Seventh-day Adventists in the Dominican Republic joined more than 1,000 worshippers from various faith traditions—including Roman Catholics, Latter-day Saints, and members of the Church of God—for an interfaith Easter devotional and musical concert held on April 2, 2026. The event emphasized themes of unity, a shared common message, building bridges, love, and oneness. Through music, worship, and ecumenical messages, participants set aside doctrinal differences in favor of a collective celebration of Easter titled “In Him, We Are One.” [1]
El Caribe News published the following about the ecumenical Easter celebration:
• “More than a thousand people gathered in the Aula Magna of the Autonomous University of Santo Domingo to hear voices that not only sang but also shared a common message. Representatives from various Christian communities came together on the same stage to share, from their own traditions, a common testimony: Jesus Christ lives.” [2]
• “This gathering, organized by The Church of Jesus Christ of Latter-day Saints and titled the Interfaith Easter Musical Devotional ‘He Lives,’ became a space where music and faith served as a bridge between churches that, although diverse in doctrine, found a point of unity in the figure of Christ and the meaning of Easter.” [2]
The Latter Day Saints who sponsored the event described the same Easter interfaith event as follows:
• “We live in a world that often emphasizes differences, that divides and separates. But Jesus Christ invites us to something higher: to love one another, to understand one another, and to walk together. What we have experienced tonight demonstrates that when faith and goodwill come together, we can find harmony. In Him, we are one.” [3]
The clergy included:
• Roman Catholic Priest Jorge William Hernández Díaz. [3]

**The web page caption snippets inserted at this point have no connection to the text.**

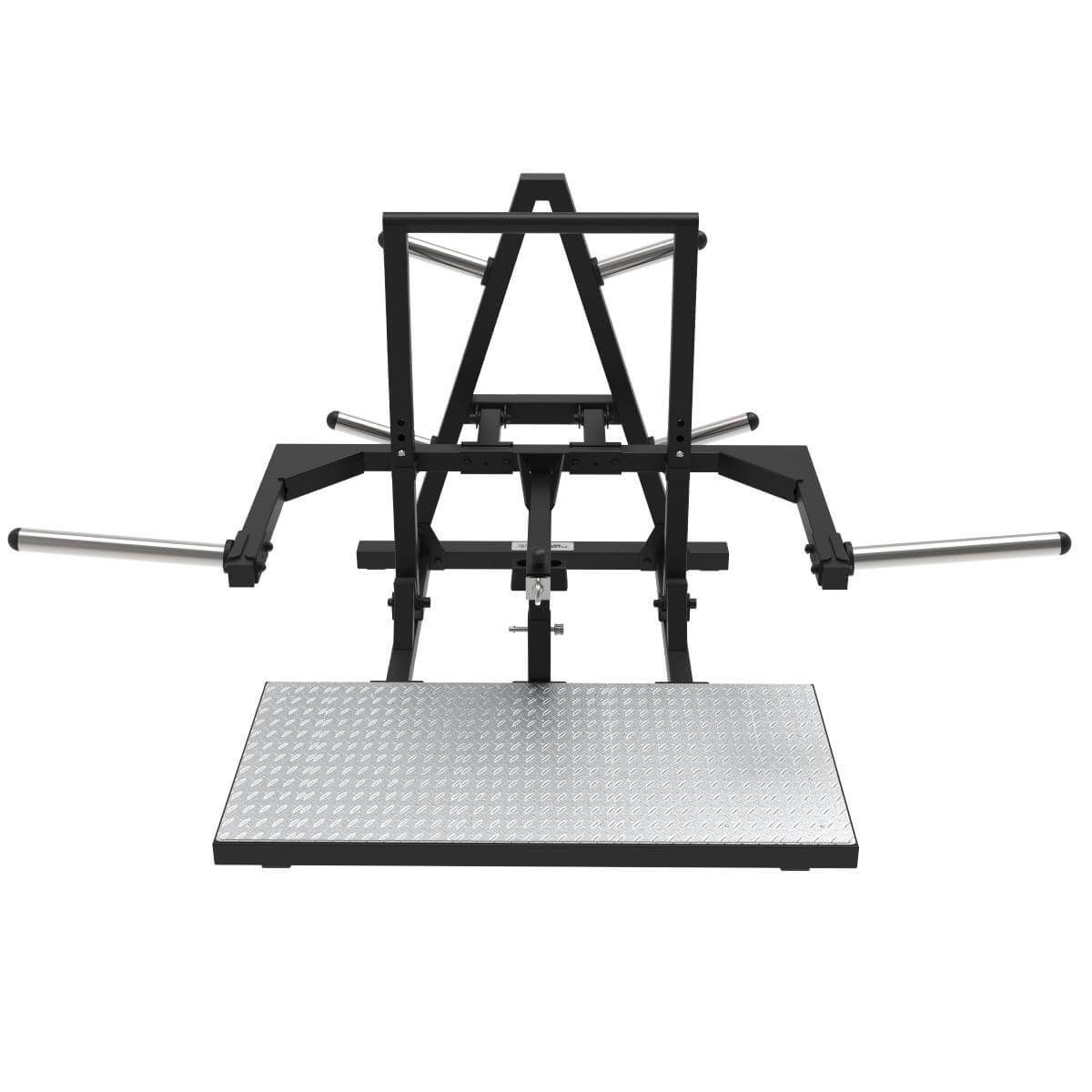 Belt Squat - Squats avec Ceinture BSQ80 TS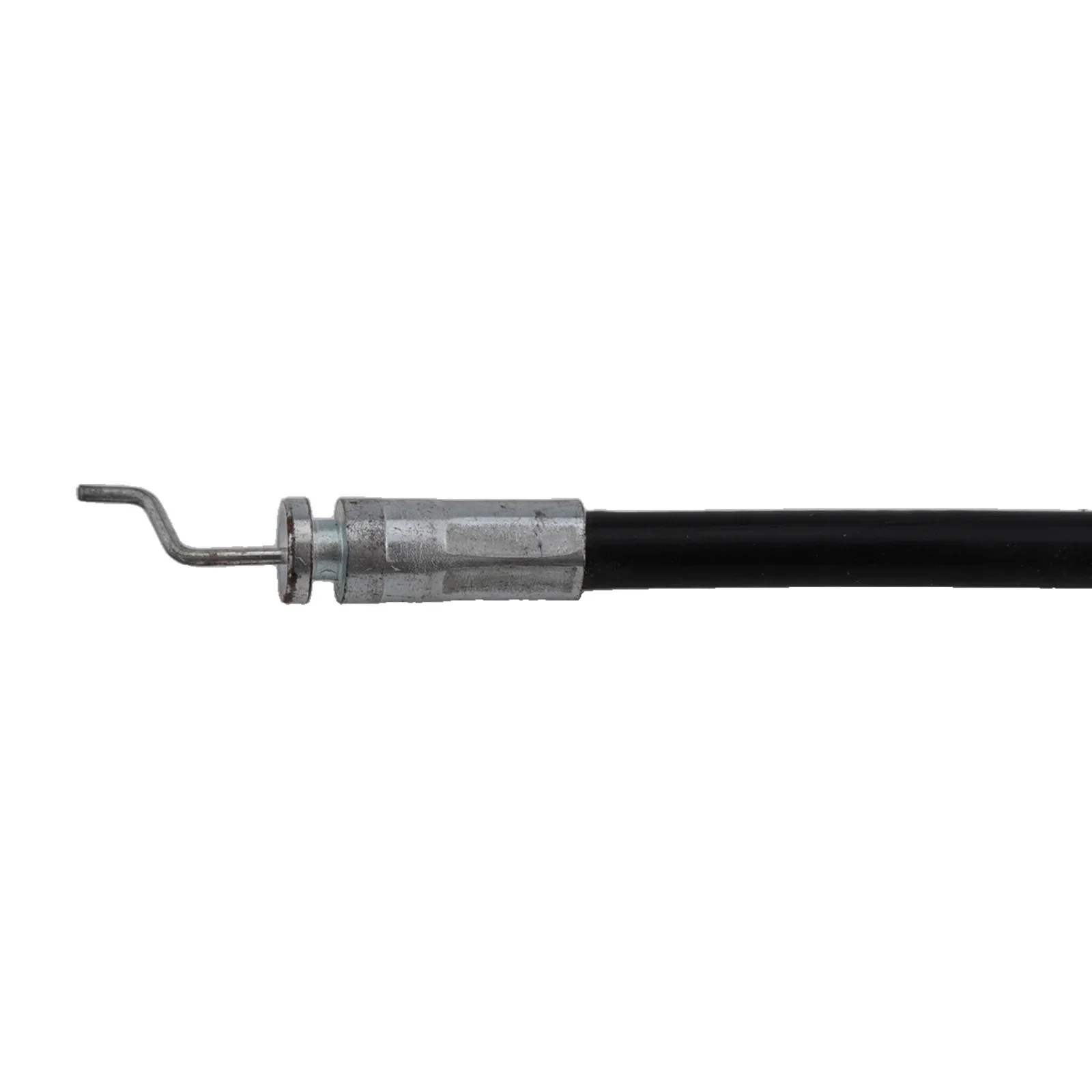 Aftermarket Replacement Throttle Cable for Mountfield Products Compatible with Part Numbers 481007160/0 81007160/0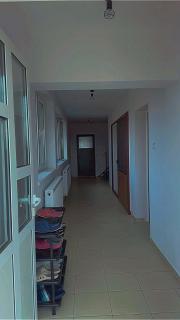 Casa Arghi Aroneanu - Aroneanu - 6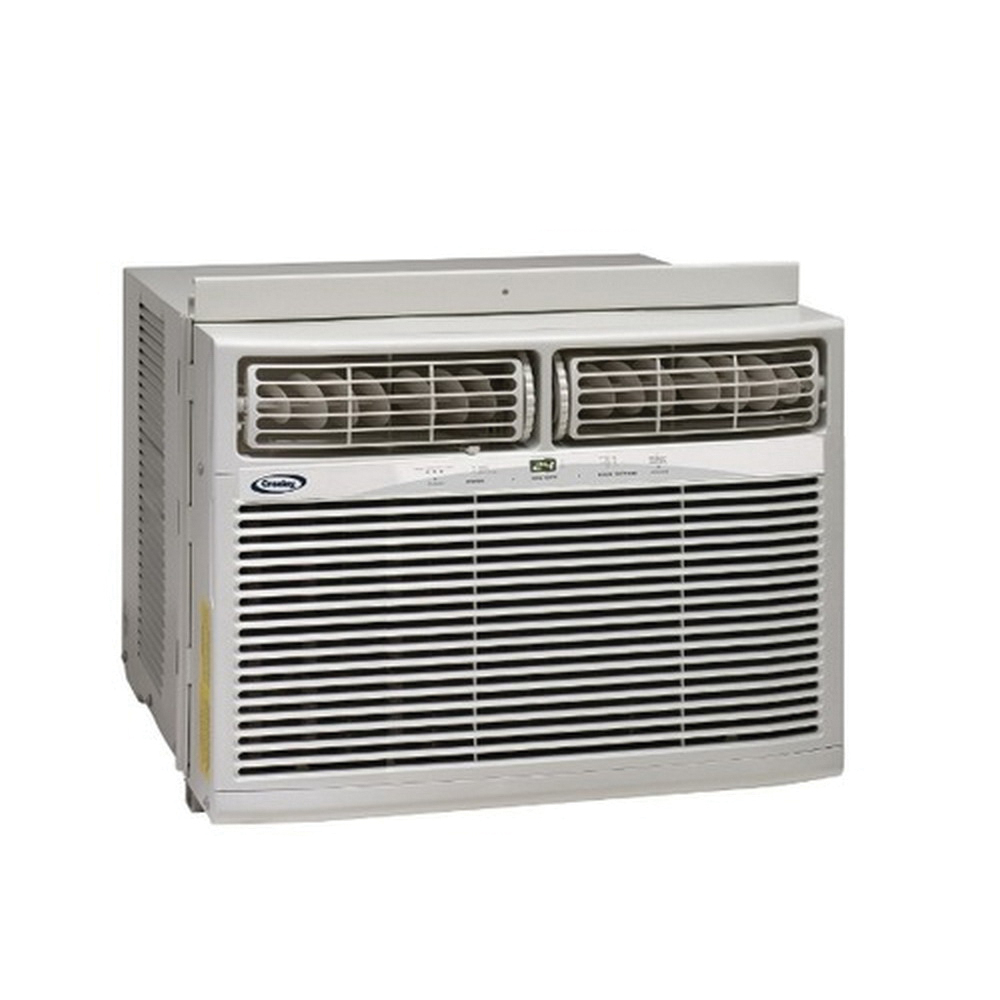 Crosley® CAE10MCR1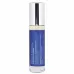 Обогащенное ароматическое масло для двоих Pure Instinct Oil True Blue Roll on - 10,2 мл  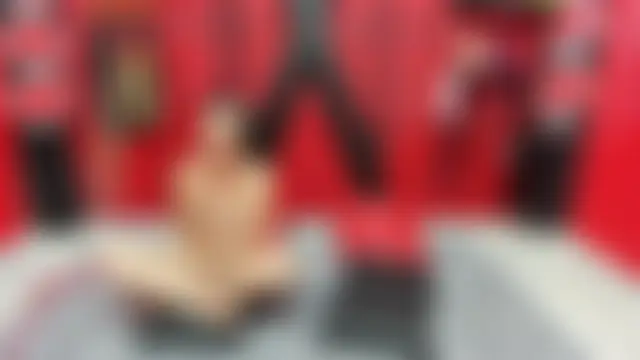 BDSM_EXOTICDOMINATION Show Live Cam Tình Dục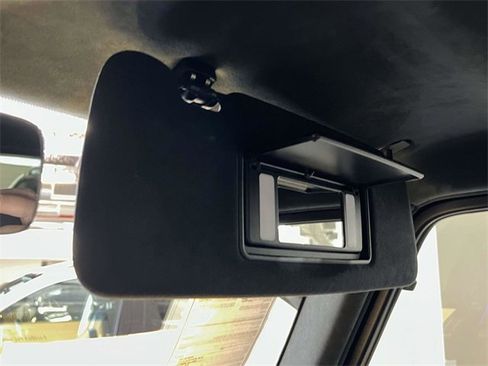 Certified 2024 Mercedes-Benz G 550 image 31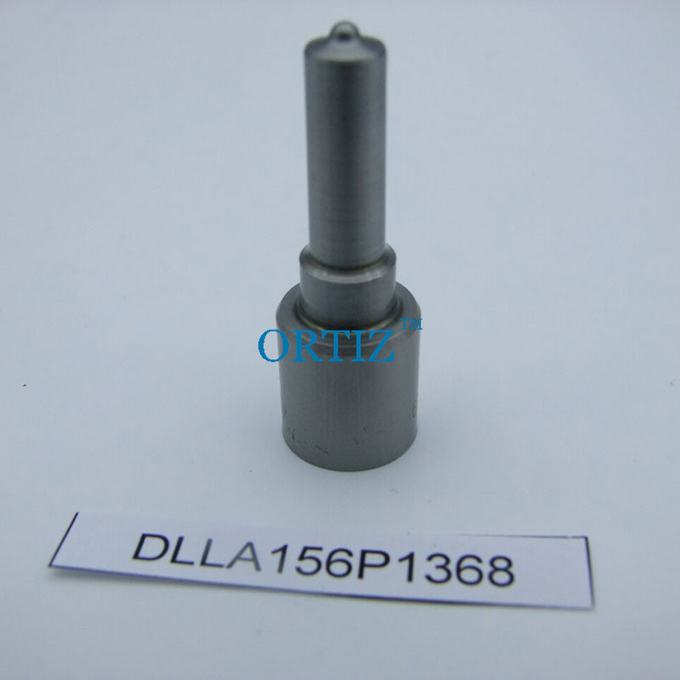 Hyundai Starex BOSCH Injector Nozzle Common Rail Type DLLA156P1368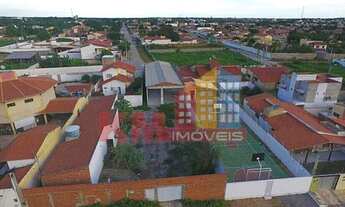 Imagem 3: Vende-se amplo espaço ideal para Buffet, escolas e igrejas em Mossoró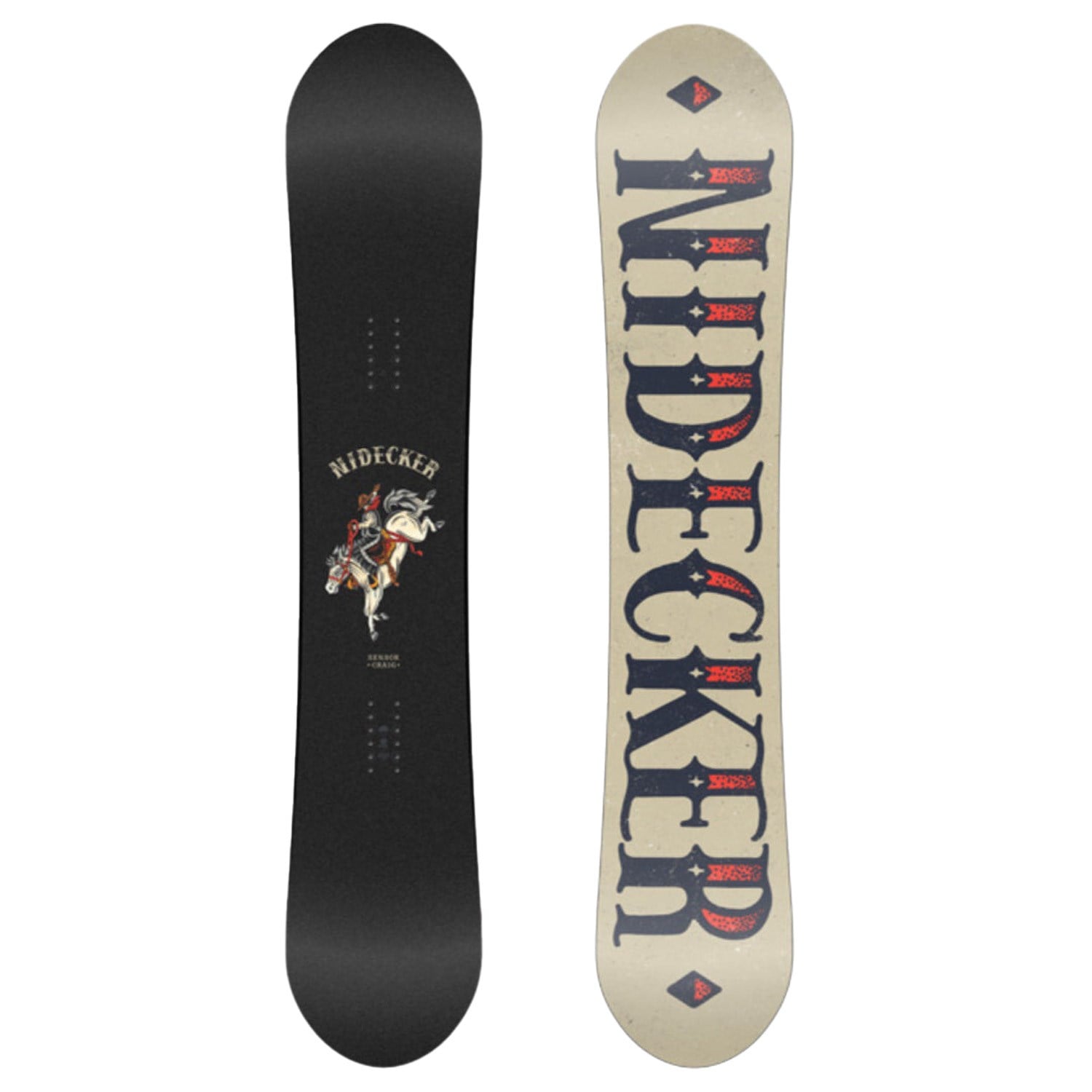 nidecker-sensor-craig-mcmorris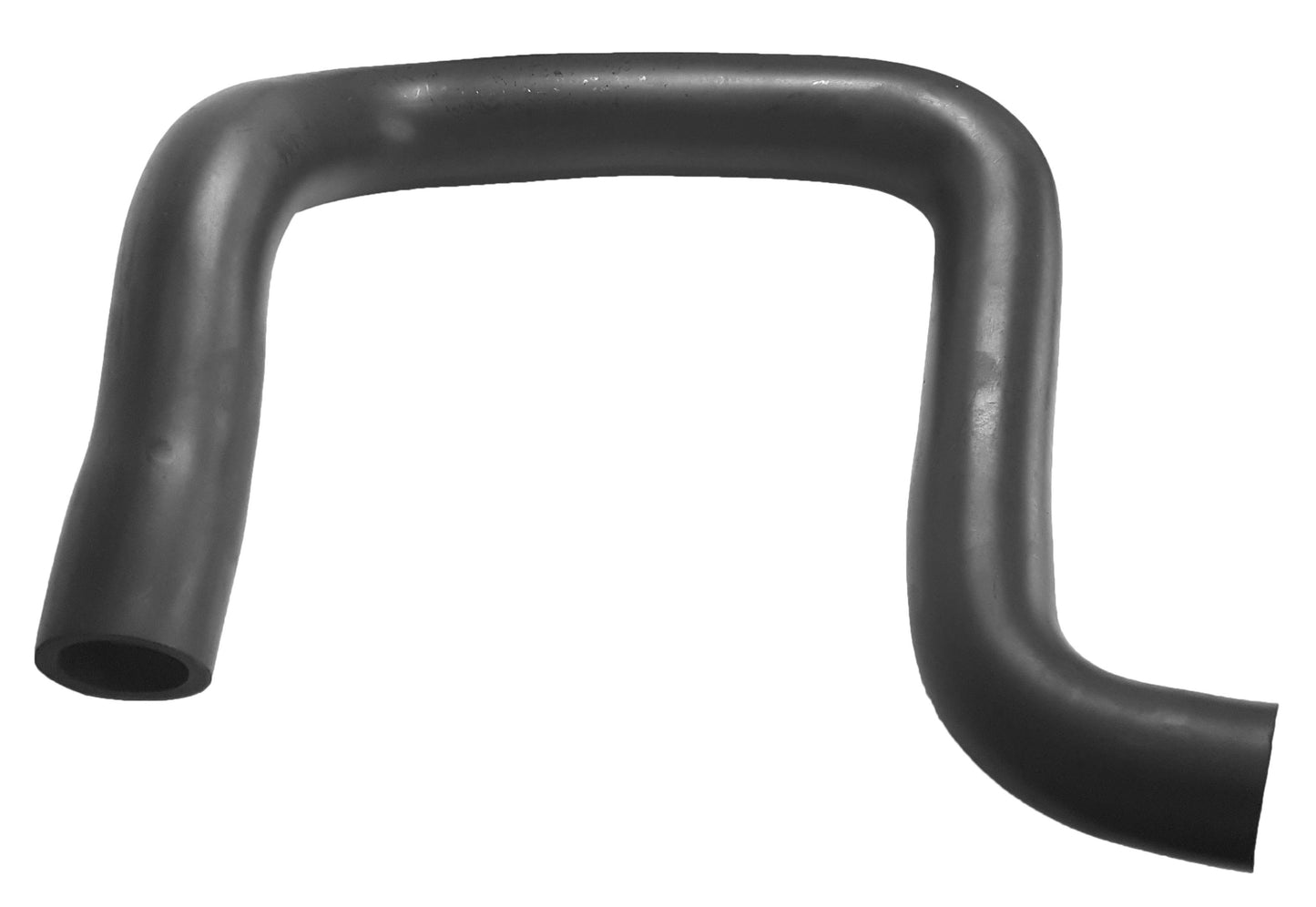 Manguera Para Radiador Superior Ford Explorer V8 1999-2001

• Ysaura Chalas, coordinator of the Faith and Joy Catholic Foundation. [3]
• Miguel Ángel Tenorio and Hugo Montoya, from the Latter-day Saints. [3]
• Bishop Mauro Vargas, from the Church of God. [3]
• Pastor Robert Hernández, leader and representative of the Seventh-day Adventist Church. [3]
Finally, More Faith News described the same event in the following context:
• “The Catholic Church choir, the Seventh-day Adventist Church choir, the Dominican National Children’s Choir, and members of The Church of Jesus Christ of Latter-day Saints participated. Each performance offered a distinct perspective, but all conveyed the same message: that Jesus Christ is at the center of our faith, regardless of tradition. Therefore, more than a concert, it was a space where music helped to connect the attendees spiritually. Worship became a common language.” [4]
Let’s be clear—this is not some harmless cooperation; it is the blatant betrayal of our sacred trust and the erosion of our unique identity. When Seventh-day Adventists step onto a shared platform with the Roman Catholic Church and other religious bodies in an ecumenical Easter celebration, they are “building bridges” to Rome and burning their connection to the Three Angels’ Message that God Himself established. Our movement was raised up with a distinct prophetic mandate rooted in the Book of Revelation—to call people out of confusion, not to harmonize with it.
When doctrinal differences are intentionally set aside in favor of a “common message,” the very truths that define us—God’s law, the Sabbath, the sanctuary, and the Three Angels’ Messages—are cast aside by the wayside. Unity that requires silence on God’s truth is not biblical unity; it is a compromise. And compromise, when repeated often enough, turns into abandonment. This is how our brothers and sisters lose their way. The language used—“we are one,” “shared faith,” and “common message”—is ”the very ecumenical agenda long advanced by Rome.
When Adventist Church leaders participate in these forums, they reinforce the idea that differences do not matter—that all paths are spiritually equivalent, provided that Christ is named. But that is, precisely, the deception against which prophecy warns. A church called to proclaim the voice of God by giving the final message to the world now runs the risk of becoming, instead, the voice of the world. If we are not careful, the movement raised up to stand apart will end up gradually becoming absorbed into the current culture, and, in doing so, it will lose not only its message but also its very reason for existing.
“In a special sense Seventh-day Adventists have been set in the world as watchmen and light bearers. To them has been entrusted the last warning for a perishing world. On them is shining wonderful light from the word of God. They have been given a work of the most solemn import—the proclamation of the first, second, and third angels’ messages. There is no other work of so great importance. They are to allow nothing else to absorb their attention” (Testimonies, Vol. 9, p. 19).